> _EXERCISE GOAL_
Rewrite the items below with every "Swemeh" changed to "Sweimeh" and all other text left as it is. Leave the pictures out of your answer.
DATA RECORDS section start
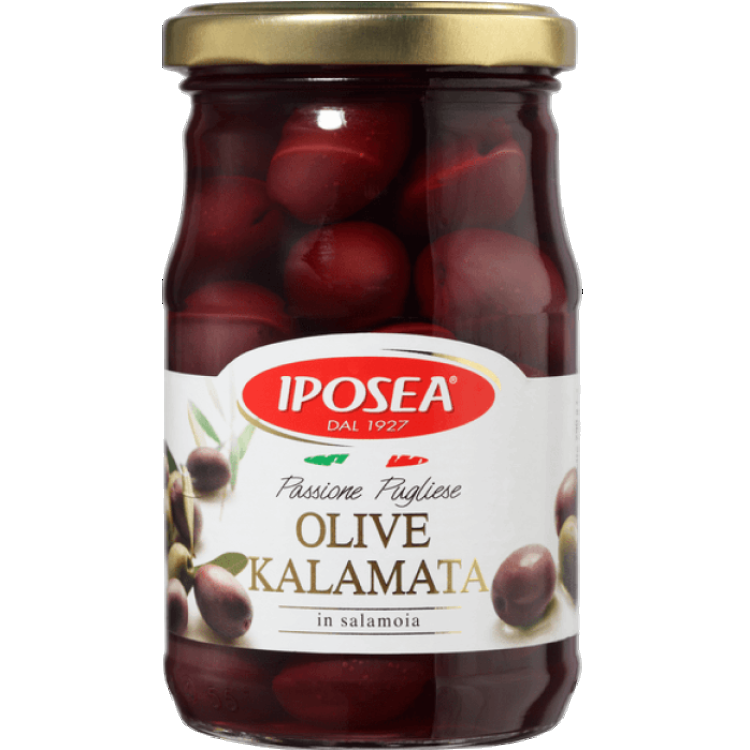 Оливки Kalamata gaea греческие оливки kalamata без косточек 150 г 5 3унции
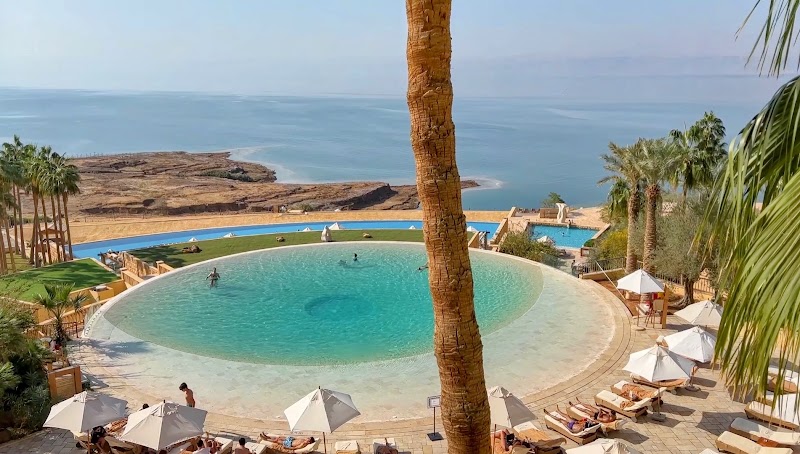 Swemeh - Swemeh, Jordan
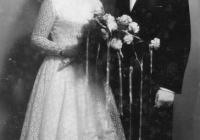 b_witaczynska_papier_slubne_3_896-garwolin.org_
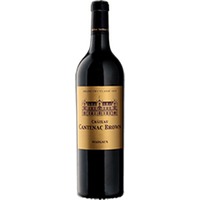 Château Cantenac Brown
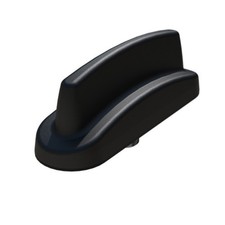 PANORAMA ANTENNAS INC. LPAM-BC3G-26-1SP Lpam The Low Profile Mimo 2Xlte Ant Is picture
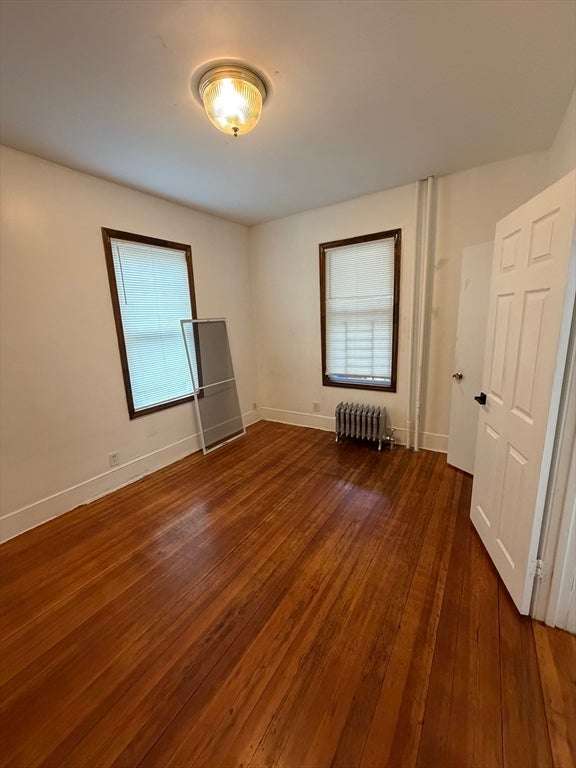 42 Lucerne St #1, Boston, MA, 42 Lucerne St #1, Boston, MA Photo #4
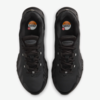 Nike Air Max Dn8 "Black" (FQ7860-002) Release Date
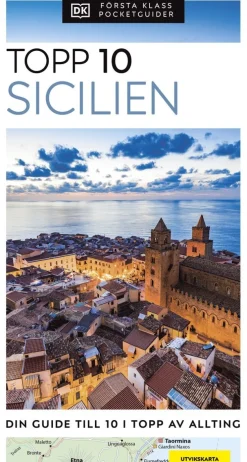 Sicilien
DATA RECORDS section end
> _WRITTEN ANSWER_
 Оливки Kalamata gaea греческие оливки kalamata без косточек 150 г 5 3унции
 Sweimeh - Sweimeh, Jordan
 b_witaczynska_papier_slubne_3_896-garwolin.org_
 Château Cantenac Brown
 PANORAMA ANTENNAS INC. LPAM-BC3G-26-1SP Lpam The Low Profile Mimo 2Xlte Ant Is picture
 42 Lucerne St #1, Boston, MA, 42 Lucerne St #1, Boston, MA Photo #4
 Nike Air Max Dn8 "Black" (FQ7860-002) Release Date
 Sicilien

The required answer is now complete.